Set every entry down again exactly, excluding any pictures.

.....

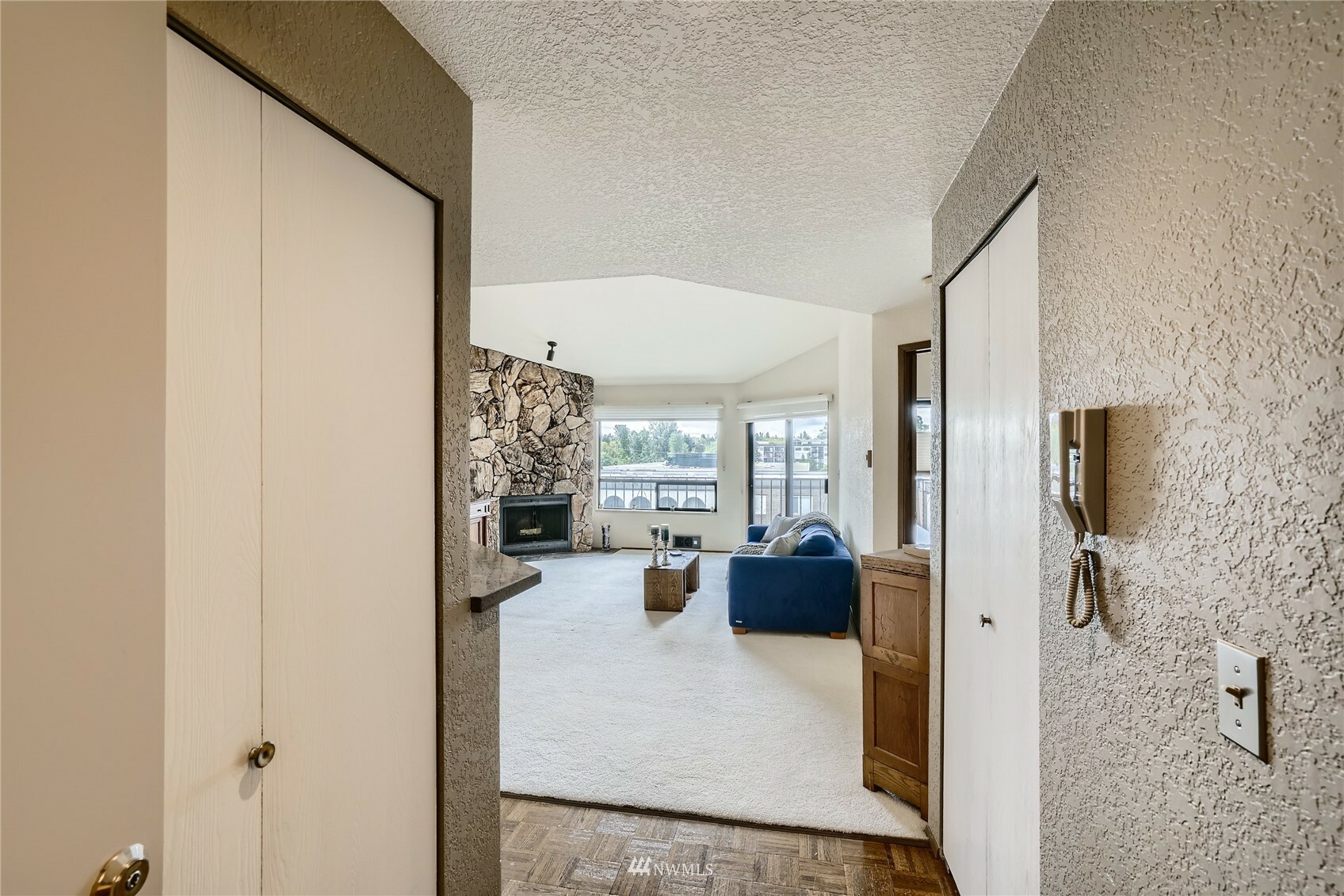 Property Photo: 10601 Bagley Avenue N 304 WA 98133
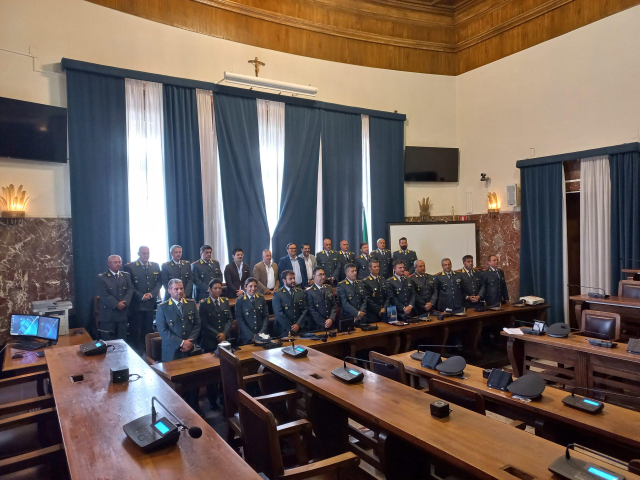 Consegnate oggi a Palazzo Zanca ventotto targhe di riconoscenza al Gruppo Aeronavale della Guardia di Finanza di Messina e all’equipaggio pattugliatore P01 “Monte Sperone”.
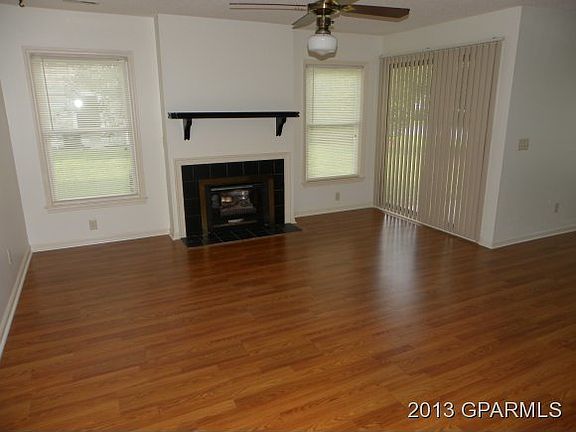 3rd image of 110-C Victoria Court W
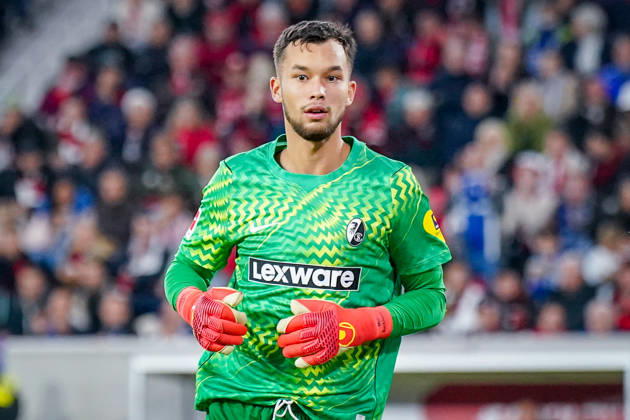Deutschland: Fußball Bundesliga 2026 - 2027, 5. Spieltag - SC Freiburg - FC Schalke 04 - Europa-Park-Stadion (Freiburg): Mio Backhaus (SC Freiburg, 1) Mimik, Gesichtsausdruck, Emotion Copyright: xJOERANxSTEINSIEKx
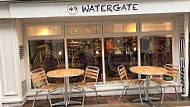 49 Watergate inside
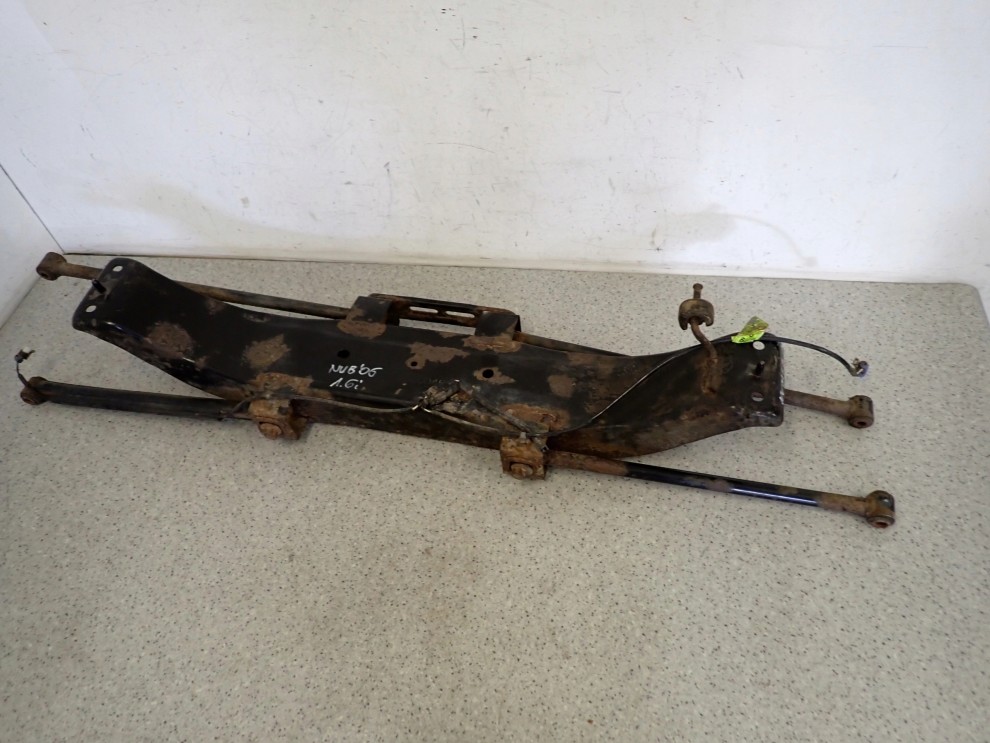 LACETTI NUBIRA KOMBI 03- BELKA ZAWIESZENIA TYLNEGO 2/9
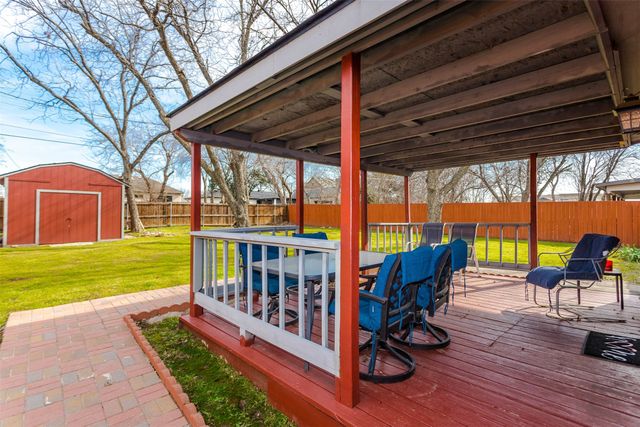 1333 S Pine Street, Grapevine, TX 76051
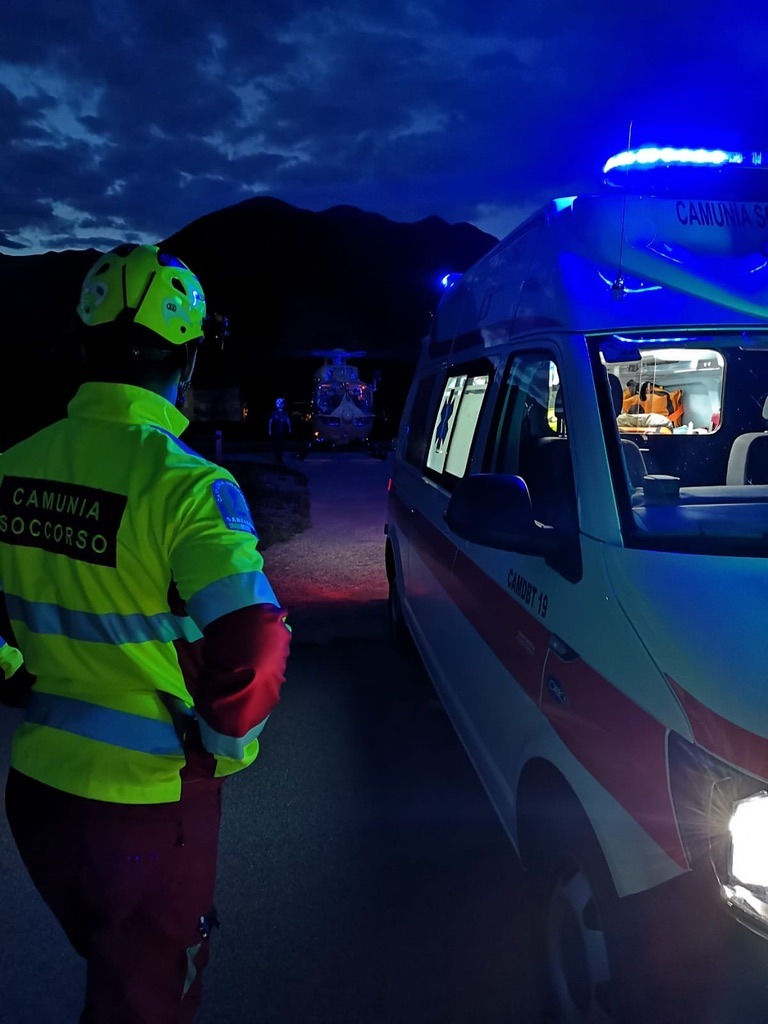 intervento notturno ambulanza camunia soccorso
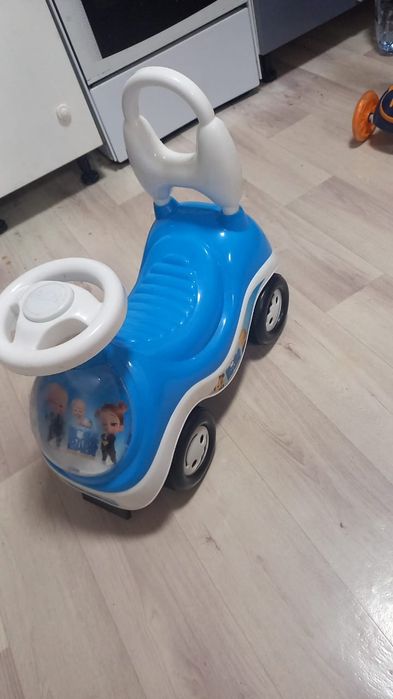 Продам машинку до 3х лет .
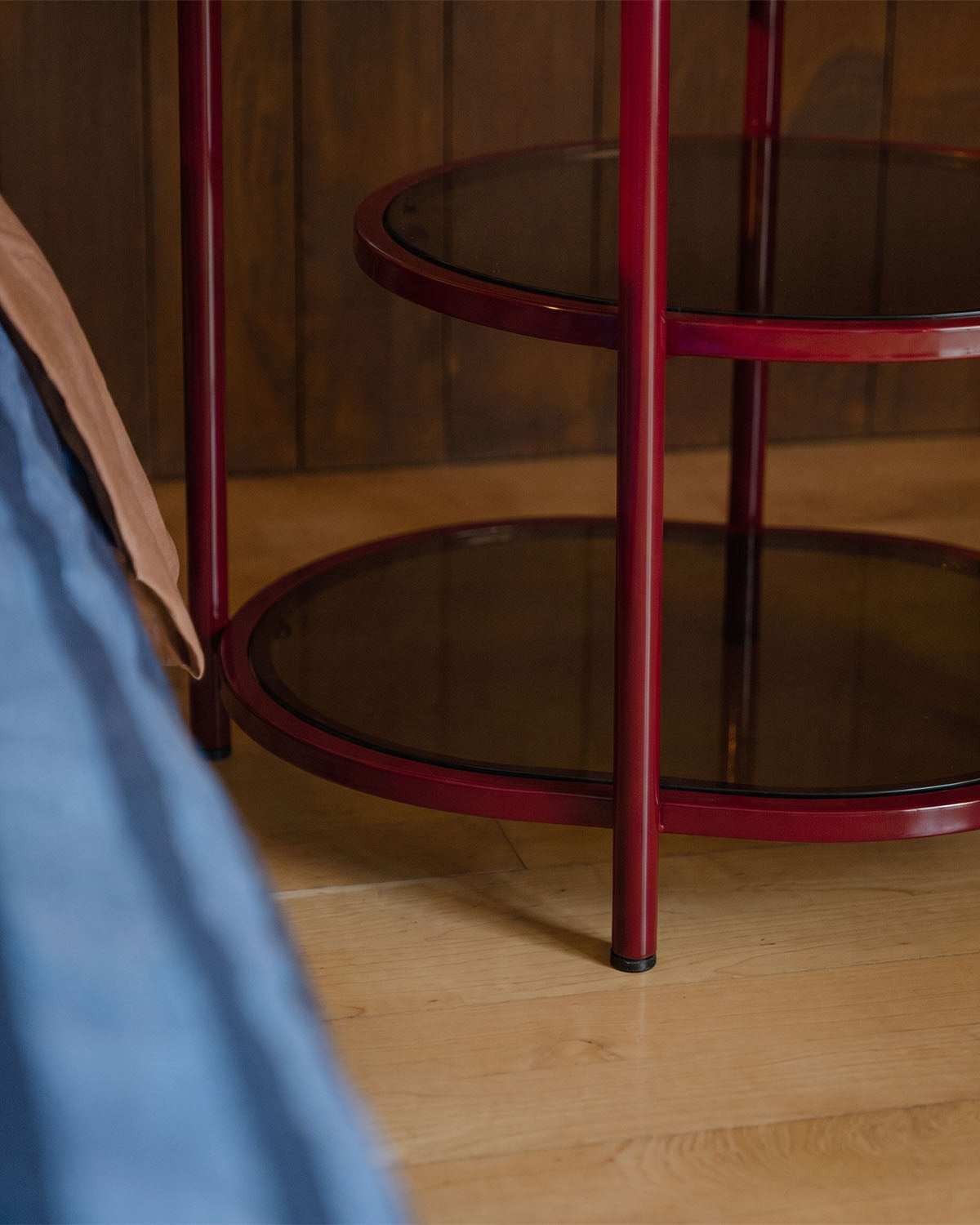 Oval bedside table 50x40 cm in metal and tempered glass by Yerry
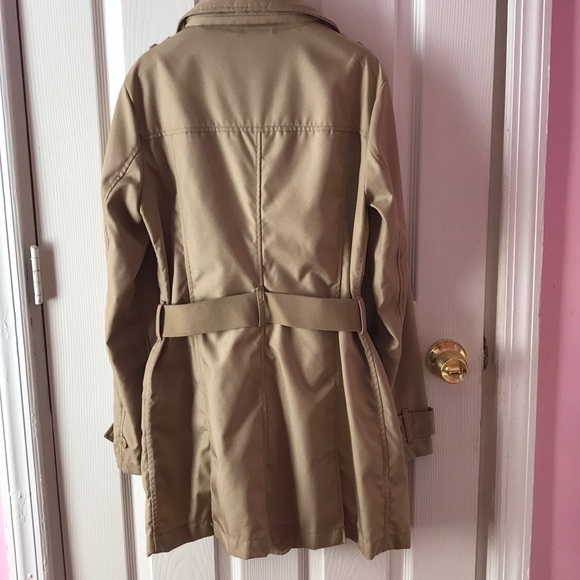 Woolrich Trench Coat - Picture 3 of 8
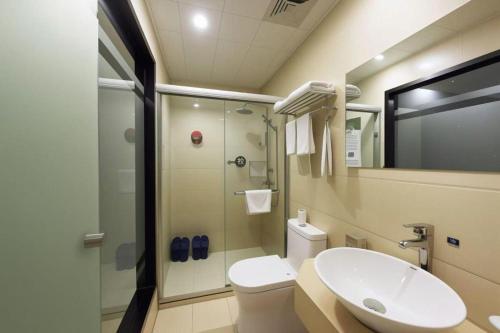 un bagno con wc, lavandino e doccia di GreenTree Inn Jiangsu Suzhou Kunshan Beimen Road Express Hotel a Kunshan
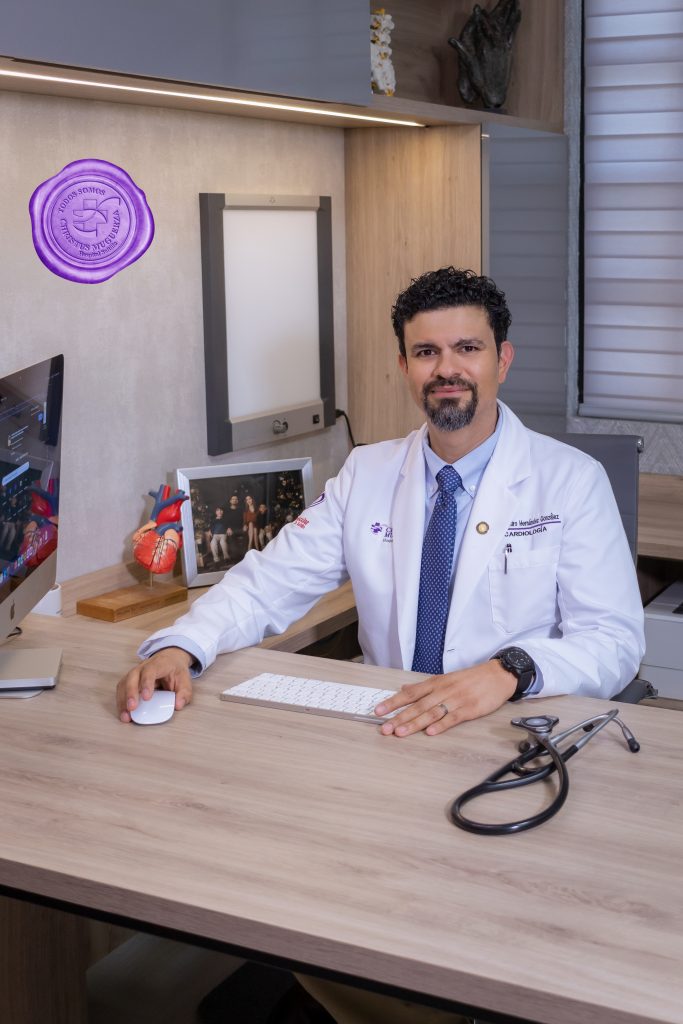Dr. Alejandro Hernández – Cardiología
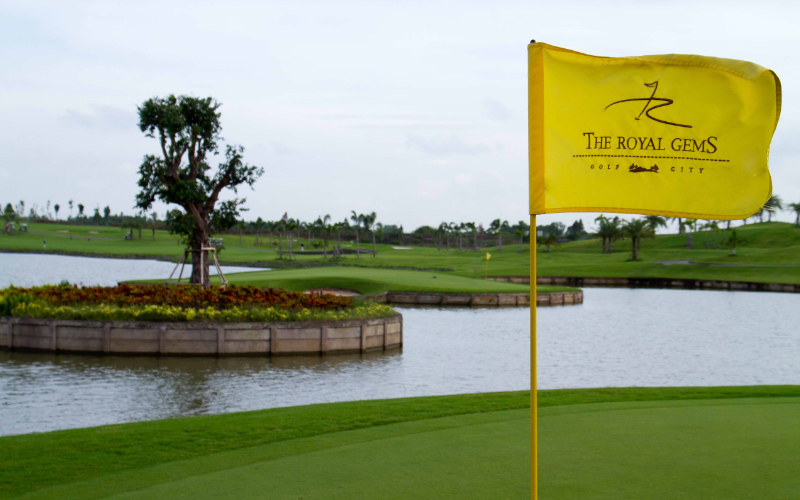 ขายเมมเบอร์สนามกอล์ฟ The Royal Gems Golf City รังสิต-คลอง6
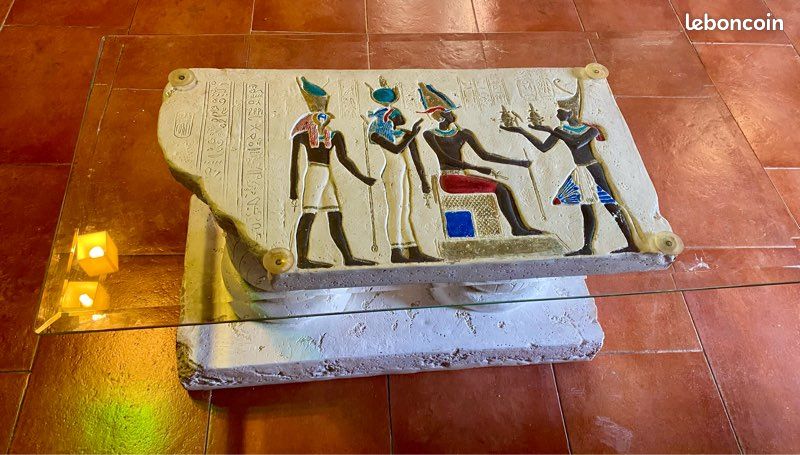 Table basse en pierre (image 1)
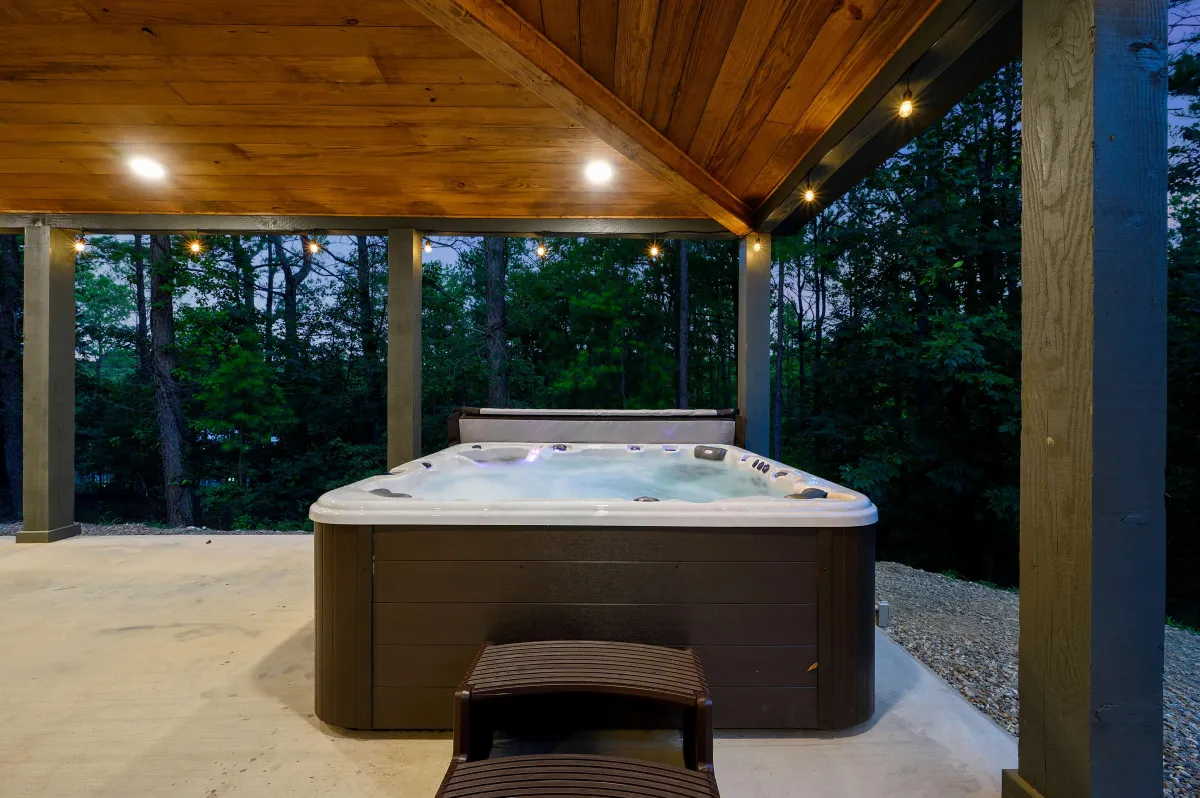 Chutes N Stars Hot Tub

.....

** Response to this task **
 Property Photo: 10601 Bagley Avenue N 304 WA 98133
 Consegnate oggi a Palazzo Zanca ventotto targhe di riconoscenza al Gruppo Aeronavale della Guardia di Finanza di Messina e all’equipaggio pattugliatore P01 “Monte Sperone”.
 3rd image of 110-C Victoria Court W
Deutschland: Fußball Bundesliga 2026 - 2027, 5. Spieltag - SC Freiburg - FC Schalke 04 - Europa-Park-Stadion (Freiburg): Mio Backhaus (SC Freiburg, 1) Mimik, Gesichtsausdruck, Emotion Copyright: xJOERANxSTEINSIEKx
 49 Watergate inside
 LACETTI NUBIRA KOMBI 03- BELKA ZAWIESZENIA TYLNEGO 2/9
 1333 S Pine Street, Grapevine, TX 76051
 intervento notturno ambulanza camunia soccorso
 Продам машинку до 3х лет .
 Oval bedside table 50x40 cm in metal and tempered glass by Yerry
 Woolrich Trench Coat - Picture 3 of 8
 un bagno con wc, lavandino e doccia di GreenTree Inn Jiangsu Suzhou Kunshan Beimen Road Express Hotel a Kunshan
Dr. Alejandro Hernández – Cardiología
 ขายเมมเบอร์สนามกอล์ฟ The Royal Gems Golf City รังสิต-คลอง6
 Table basse en pierre (image 1)
 Chutes N Stars Hot Tub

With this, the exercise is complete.